“You’re coming from Pitchfork, I assume,” he said as he leaned forward on his banjo.
“No,” I said. “I live here. I’m just walking around. I guess there would be a lot of people coming from there.”
“Yeah,” he said, flicking a thumb wrapped in a curved plastic pick toward the south. “Union Park’s just down there.”
He nodded and held up his wrist as if he had a watch on it.
“In about half an hour, there’s going to be hundreds of people coming this way,” he said.
His name was Dallas. He was young and hippie. Long sandy hair hanging parted down the middle. A beard circling a wide, gripping smile. By a doorway along Ashland, north of a glowing greasy spoon that still called dogs “Red Hots” and south of one selling pizza by the slice, he strummed a banjo and waited for the crowds.
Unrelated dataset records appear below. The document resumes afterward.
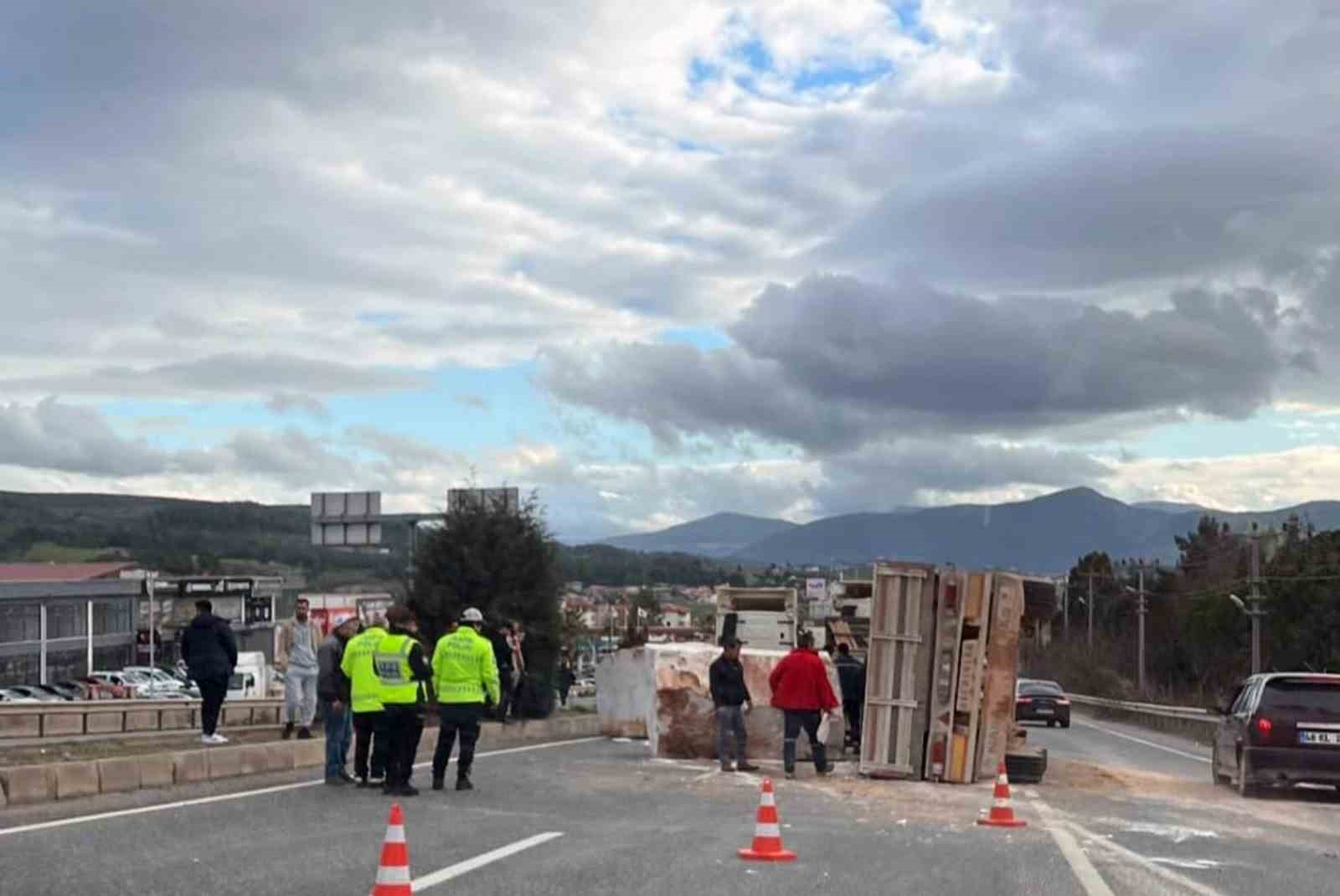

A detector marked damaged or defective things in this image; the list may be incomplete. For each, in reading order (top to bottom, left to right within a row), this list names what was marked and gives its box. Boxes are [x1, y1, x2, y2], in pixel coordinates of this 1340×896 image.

overturned truck trailer [858, 564, 1023, 782]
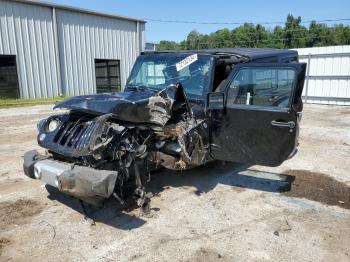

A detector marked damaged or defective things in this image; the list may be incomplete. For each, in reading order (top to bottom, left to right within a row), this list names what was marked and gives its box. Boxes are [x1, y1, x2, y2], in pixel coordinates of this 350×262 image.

detached bumper piece [24, 151, 119, 199]
crushed front end [23, 85, 209, 208]
damaged hood [55, 85, 191, 126]
wrecked black jeep wrangler [22, 48, 306, 209]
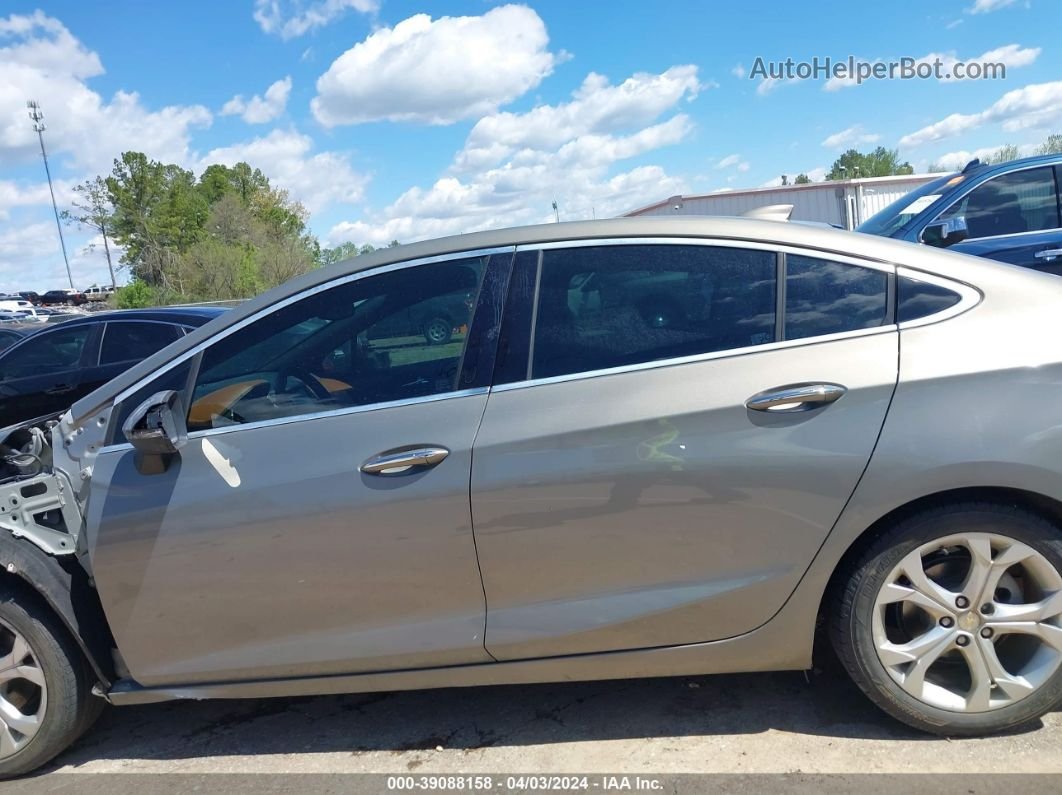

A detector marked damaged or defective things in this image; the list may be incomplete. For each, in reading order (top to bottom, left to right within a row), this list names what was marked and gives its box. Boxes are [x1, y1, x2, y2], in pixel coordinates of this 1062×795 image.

detached side mirror [921, 215, 972, 246]
detached side mirror [123, 388, 190, 456]
dent on door [473, 331, 896, 662]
His strumming was simple and pretty. Classic bluegrass, for all I know from banjo. Not quite songs or verses, but simple strumming, chord changes coming whenever he felt interested in one.
“I didn’t go this year,” he said. “But I like to watch people coming back from it.”
“Serenade them?” I joked.
“Serenade them,” he laughed.
A few early departures from the music fest had already started by. A few stumbly young women. A few older men in Neutral Milk Hotel T-shirts, toting bags of posters and other merchandise. A few young guys in full hip-hop regalia.
“’22 Jump Street’ funny as shit,” one of the young guys said.
Tucked in a small, dark slip of a neon-lit street, flanked by glowing signs for red hots and pizza, as cars raced by and more and more music fans wandered up the sidewalk, as the night darkened and the Sears Tower skyline glowed over a gas station, Dallas strummed his banjo, carving out a few moments of peace in simple bluegrass chords he changed up only when he wanted.
“I like to sit out here, drink a little and watch people come by,” he said.
“It’s a good night for it,” I replied.